Le second tour des élections municipales se tient dimanche 28 juin. Pour Didier Guillaume, elles semblent perdues d'avance. Le ministre de l'Agriculture a déclaré, sur Cnews le 16 juin : "Toutes les majorités, tous les partis au pouvoir perdent les élections intermédiaires". Cette affirmation n’est pas totalement exacte, la cellule Vrai du Faux vous explique pourquoi.

Plusieurs contre-exemples ces dernières années

Le terme d’élections intermédiaires vient du système électoral américain, explique Martial Foucault, directeur du Centre de recherches politiques de Sciences Po (Cevipof) : "Ce sont les mid-terms aux Etats-Unis, qui sont toujours à mi-mandat présidentielle, où la tendance est de venir rééquilibrer le pouvoir en place." En France, les élections intermédiaires n’ont pas toujours ce rôle et n’interviennent pas nécessairement au milieu du mandat présidentiel.
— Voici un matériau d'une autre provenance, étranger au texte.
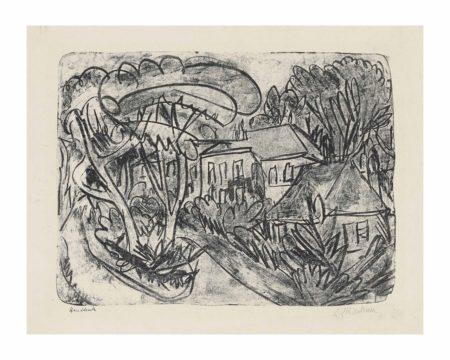 Ernst Ludwig Kirchner-Garten Staberhof, Fehmarn (Herrenhaus im Park)-1913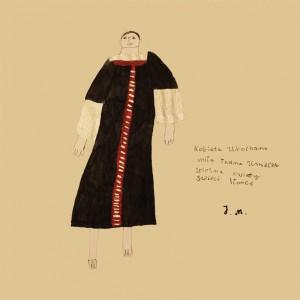 katalog_justyna-12
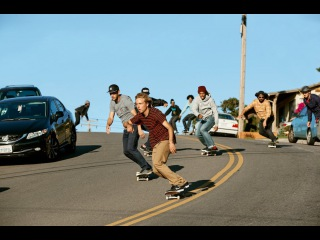 Levi's Skateboarding: Spring 2015 Collection Video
En 1995, Jacques Chirac est président de la République et la droite majoritaire à l'Assemblée, et les élections municipales sont favorables à la droite. Mais le scrutin municipal est très proche de son élection à la tête de l’Etat, un mois plus tôt, et l’opinion publique reste très favorable à la droite.

Mais il y a d’autres contre-exemples sur les vingt dernières années. En (...)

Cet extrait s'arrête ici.